Development Guide
Setting up Jenkins CI
ILIAS uses continuous integration to get a clear impression on issues in the code based on metrics gathered.
The popular tool Jenkins CI was chosen to support this task. This guide explains how to setup a Jenkins instance for your development.
Overview
The ILIAS build is - where possible - following the best practices lined out by Sebastian Bergmanns Template for Jenkins Jobs for PHP Projects.
First you need to install Jenkins, which is available at the website or via the package manager of your choice.
In the next step, install the following plugins for Jenkins through its administration interface:
- Checkstyle
- Clover PHP
- DRY
- HTML Publisher
- JDepend
- Plot
- PMD
- Violations
- xUnit
The next step is the installation of the tools, that run on the ILIAS code during the build. Jenkins PHP recommends the following list:
- PHPUnit
- PHP_CodeSniffer
- PHPLOC
- PHP_Depend
- PHPMD
- PHPCPD
- phpDox
- PHPCB
You can get these tools and their installation instructions at http://phpqatools.org/. It is highly recommended to get the full toolchain for your local development environment as well.
The actual build process
Before we jump into setting up the job, we'll have a look at how things are organized in the build.

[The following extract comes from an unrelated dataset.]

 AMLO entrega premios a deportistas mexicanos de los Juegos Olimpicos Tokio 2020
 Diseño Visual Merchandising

The jenkins-php.org-Template assumes that the software to be inspected lives in a subdirectory of the checkout, src/, and the all the build information is contained in the checkout. This is currently not the case with ILIAS, so we have to do the following:
First, we checkout the build information and tool configs from the CI-repository, then the system under test is checked out into the src/-directory.
Since the build is currently very basic and generic, we can always use the builds trunk and any desired ILIAS branch to build.

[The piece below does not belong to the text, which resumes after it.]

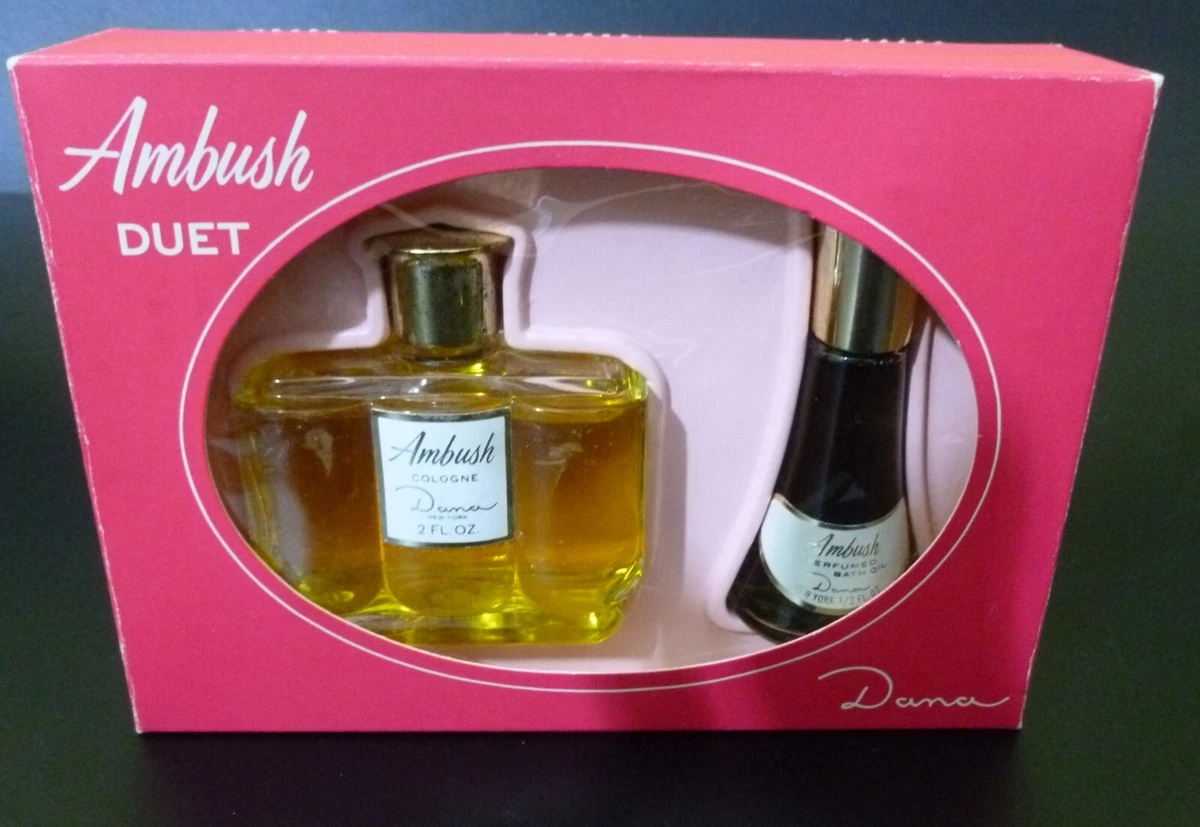 Dana Ambush Perfume Fragrances for Women for sale | eBay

During the build, information and metrics are collected. This is where the build itself stops once it's finished. To make these information accessible, a job configuration for jenkins is necessary, which controls the checkouts, runs the build and then puts the result to the screen.
The build.xml that comes with the checkout contains a selection of targets for you to use as well as some "meta-targets", that simply bundle dependent targets into a complete build.
E.g. the "build-full" target depends on the targets "prepare, lint, phploc, pdepend, phpmd, phpcpd, legacyconstructors, inefficientsql, phpunit and phpcb". The "prepare" target depends on the "clean" target and so on. Once a target is called, the dependencies are resolved and everything is done in the correct order.
You do not need to use a meta-target, you can - without touching the build.xml - call other targets that you want to see built. It all comes down to you generate some diagnostic data and then visualize it.